That job should have gone to Sarah Cox, and they lost one of the best in Simon Mayo.

Dave


----------



## raynipper (Aug 4, 2008)

I see some vaguely familiar faces on some adds now and assume I should know who they are.

Ray.


----------



## caulkhead (Jul 25, 2007)

patp said:


> The trouble is that many in the media, and politicians, think that their world is the only world.
> 
> I cannot listen to Zoe Ball in the morning because she is so obsessed with celebrity.


I'm the same. The sycophantic way in which she talks about, and treats, her "celebrity" guests had me reaching for the off button a long time ago. And why this obsession with having celebrity guests anyway? Music, news and weather, that's all I want!


----------



## patp (Apr 30, 2007)

Why does it not occur to them that Terry Wogan was hugely popular for very good reason?


----------



## greygit (Apr 15, 2007)

I must agree with the posts so far, he's gay so what? Then the media go on and bloody on about it but I suppose the sheeple love this celebrity crap, bless um.


----------



## raynipper (Aug 4, 2008)

And all that fuss about Ant or Dec drink problems. So what, who the hell cares?
Every now and then we get a headline that some celebs are breaking up?

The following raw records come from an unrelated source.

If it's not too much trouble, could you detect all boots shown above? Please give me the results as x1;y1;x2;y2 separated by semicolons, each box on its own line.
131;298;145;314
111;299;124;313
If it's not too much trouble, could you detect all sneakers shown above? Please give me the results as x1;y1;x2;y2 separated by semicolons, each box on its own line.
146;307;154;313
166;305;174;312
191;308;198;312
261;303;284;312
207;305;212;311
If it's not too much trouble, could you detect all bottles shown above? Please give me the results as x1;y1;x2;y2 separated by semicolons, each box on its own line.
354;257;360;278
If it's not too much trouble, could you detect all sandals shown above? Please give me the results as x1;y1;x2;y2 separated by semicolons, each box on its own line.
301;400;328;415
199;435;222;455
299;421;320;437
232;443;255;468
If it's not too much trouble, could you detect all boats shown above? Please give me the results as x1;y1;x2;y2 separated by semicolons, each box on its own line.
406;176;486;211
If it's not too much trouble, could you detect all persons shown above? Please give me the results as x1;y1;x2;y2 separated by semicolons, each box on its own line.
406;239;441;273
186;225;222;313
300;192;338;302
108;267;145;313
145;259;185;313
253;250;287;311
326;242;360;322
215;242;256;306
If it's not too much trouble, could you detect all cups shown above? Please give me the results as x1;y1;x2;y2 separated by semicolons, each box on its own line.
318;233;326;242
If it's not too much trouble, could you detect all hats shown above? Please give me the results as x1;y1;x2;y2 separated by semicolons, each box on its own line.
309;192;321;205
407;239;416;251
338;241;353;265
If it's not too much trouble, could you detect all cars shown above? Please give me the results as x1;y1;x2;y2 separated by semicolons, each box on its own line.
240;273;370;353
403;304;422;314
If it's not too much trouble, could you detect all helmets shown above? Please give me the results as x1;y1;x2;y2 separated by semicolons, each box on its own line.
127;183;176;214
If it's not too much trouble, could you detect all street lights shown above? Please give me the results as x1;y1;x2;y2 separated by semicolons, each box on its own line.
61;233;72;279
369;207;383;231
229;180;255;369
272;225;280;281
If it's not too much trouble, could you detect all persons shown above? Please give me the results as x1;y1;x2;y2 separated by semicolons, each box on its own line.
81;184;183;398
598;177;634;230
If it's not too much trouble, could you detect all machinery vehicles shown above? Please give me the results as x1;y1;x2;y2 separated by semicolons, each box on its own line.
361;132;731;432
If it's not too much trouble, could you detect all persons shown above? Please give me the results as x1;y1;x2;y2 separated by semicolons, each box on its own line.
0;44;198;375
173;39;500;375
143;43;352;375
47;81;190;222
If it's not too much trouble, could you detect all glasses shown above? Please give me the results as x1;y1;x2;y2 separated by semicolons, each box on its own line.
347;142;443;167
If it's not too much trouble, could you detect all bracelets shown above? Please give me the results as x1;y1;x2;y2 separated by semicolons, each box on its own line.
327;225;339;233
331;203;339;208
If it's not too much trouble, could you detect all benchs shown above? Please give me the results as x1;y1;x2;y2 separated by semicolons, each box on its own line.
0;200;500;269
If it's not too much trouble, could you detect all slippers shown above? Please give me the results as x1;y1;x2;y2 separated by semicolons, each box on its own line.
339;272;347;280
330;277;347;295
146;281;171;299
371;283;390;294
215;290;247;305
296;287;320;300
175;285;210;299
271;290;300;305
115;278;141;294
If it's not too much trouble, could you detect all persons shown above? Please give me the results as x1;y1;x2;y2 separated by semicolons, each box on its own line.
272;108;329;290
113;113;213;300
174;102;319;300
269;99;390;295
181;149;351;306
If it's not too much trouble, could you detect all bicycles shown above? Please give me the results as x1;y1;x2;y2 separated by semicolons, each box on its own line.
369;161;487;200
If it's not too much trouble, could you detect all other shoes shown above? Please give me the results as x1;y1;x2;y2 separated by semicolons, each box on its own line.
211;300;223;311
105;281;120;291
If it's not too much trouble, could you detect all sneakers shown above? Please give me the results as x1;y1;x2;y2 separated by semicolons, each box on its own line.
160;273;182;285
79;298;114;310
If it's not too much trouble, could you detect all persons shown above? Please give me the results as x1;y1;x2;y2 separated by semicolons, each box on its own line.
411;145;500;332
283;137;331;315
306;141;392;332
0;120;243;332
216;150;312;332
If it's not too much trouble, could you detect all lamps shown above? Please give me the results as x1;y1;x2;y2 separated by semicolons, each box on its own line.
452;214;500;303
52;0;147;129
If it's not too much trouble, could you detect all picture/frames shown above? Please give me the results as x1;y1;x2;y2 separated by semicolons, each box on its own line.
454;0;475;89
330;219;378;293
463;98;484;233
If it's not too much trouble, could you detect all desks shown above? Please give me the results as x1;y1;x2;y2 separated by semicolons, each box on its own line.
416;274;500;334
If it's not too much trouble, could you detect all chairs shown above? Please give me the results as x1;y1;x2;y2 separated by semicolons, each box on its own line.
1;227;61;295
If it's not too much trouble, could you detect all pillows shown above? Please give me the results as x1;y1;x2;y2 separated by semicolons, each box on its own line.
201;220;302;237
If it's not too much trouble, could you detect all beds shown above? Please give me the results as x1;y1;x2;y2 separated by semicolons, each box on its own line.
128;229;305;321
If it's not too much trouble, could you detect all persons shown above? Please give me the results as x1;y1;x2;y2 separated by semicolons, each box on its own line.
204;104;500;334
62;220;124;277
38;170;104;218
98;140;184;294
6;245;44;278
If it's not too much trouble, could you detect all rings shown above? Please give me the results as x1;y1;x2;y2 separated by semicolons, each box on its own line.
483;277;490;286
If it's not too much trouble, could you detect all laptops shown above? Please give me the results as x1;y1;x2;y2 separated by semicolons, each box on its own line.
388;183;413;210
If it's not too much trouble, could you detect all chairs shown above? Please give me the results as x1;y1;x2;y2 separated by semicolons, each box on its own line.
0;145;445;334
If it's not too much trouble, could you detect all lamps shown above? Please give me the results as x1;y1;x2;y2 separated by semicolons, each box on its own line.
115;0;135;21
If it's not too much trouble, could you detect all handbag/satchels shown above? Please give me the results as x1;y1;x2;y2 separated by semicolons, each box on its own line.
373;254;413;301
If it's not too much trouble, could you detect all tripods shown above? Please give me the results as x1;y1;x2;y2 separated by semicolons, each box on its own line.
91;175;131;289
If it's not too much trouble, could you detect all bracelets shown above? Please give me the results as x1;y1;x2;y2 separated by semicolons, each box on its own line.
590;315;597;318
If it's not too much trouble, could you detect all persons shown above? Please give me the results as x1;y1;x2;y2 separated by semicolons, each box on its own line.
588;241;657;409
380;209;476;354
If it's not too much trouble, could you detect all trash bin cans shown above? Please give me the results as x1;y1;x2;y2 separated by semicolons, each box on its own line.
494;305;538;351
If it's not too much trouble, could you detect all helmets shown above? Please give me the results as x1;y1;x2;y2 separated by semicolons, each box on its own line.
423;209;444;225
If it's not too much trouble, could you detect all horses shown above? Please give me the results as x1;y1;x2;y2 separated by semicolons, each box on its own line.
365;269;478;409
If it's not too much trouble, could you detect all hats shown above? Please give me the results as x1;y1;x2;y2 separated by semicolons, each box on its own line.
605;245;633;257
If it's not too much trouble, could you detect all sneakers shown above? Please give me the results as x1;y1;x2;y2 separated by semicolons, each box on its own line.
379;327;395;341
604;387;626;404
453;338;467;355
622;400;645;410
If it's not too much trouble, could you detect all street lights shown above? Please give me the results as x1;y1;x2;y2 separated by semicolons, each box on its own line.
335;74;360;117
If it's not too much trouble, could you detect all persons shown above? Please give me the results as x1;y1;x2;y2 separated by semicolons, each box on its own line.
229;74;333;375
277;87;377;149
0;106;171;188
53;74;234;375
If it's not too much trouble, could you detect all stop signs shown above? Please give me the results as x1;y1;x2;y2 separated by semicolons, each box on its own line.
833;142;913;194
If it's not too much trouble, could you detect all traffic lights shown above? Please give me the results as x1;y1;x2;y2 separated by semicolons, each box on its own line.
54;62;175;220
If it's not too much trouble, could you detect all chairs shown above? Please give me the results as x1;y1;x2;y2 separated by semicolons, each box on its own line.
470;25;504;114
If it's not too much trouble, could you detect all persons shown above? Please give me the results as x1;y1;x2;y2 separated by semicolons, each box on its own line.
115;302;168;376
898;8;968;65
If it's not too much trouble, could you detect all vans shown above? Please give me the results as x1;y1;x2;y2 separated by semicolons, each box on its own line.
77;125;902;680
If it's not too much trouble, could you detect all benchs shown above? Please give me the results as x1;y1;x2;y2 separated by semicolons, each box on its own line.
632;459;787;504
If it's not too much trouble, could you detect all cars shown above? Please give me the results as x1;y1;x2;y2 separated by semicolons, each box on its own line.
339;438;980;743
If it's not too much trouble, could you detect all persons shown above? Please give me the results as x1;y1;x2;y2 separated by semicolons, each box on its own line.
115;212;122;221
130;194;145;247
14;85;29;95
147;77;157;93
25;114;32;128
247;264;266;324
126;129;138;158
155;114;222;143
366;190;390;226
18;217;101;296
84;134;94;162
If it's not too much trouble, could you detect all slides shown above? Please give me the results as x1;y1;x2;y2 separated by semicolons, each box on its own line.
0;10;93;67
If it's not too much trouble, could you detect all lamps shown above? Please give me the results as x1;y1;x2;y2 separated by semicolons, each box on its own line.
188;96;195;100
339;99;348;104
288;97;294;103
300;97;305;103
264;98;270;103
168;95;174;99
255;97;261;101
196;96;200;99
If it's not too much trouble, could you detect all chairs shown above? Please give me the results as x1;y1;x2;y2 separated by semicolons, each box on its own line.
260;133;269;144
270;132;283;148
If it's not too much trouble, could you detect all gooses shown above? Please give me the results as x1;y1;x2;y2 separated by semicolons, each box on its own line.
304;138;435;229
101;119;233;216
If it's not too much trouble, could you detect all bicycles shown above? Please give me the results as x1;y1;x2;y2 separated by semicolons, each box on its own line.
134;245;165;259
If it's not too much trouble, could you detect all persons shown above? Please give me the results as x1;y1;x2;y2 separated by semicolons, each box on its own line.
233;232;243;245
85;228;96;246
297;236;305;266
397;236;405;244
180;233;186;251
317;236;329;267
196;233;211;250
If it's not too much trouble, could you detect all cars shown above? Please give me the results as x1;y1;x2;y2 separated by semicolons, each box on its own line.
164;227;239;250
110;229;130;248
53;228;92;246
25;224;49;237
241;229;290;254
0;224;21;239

Again who cares?
I have gone off ITV mainly because of such trash.

Ray.


----------



## Webby1 (Mar 11, 2012)

If he was about to be outed by the media and I suspect this is often the case it would have been good for him to have announced that fact as well and exposed some of their behaviour.

Didn't Gareth Thomas also announce this as his reason for coming out.


----------



## patp (Apr 30, 2007)

I think it feeds people who have very little else going on in their lives. I know someone who, though younger than me, just wanted to be married and raise a family. She did just that, and did a good job too, but she is obsessed with celebrity. I suspect it gave light and life to a somewhat mundane domestic existence. the trouble is I never know who the hell she is talking about!


----------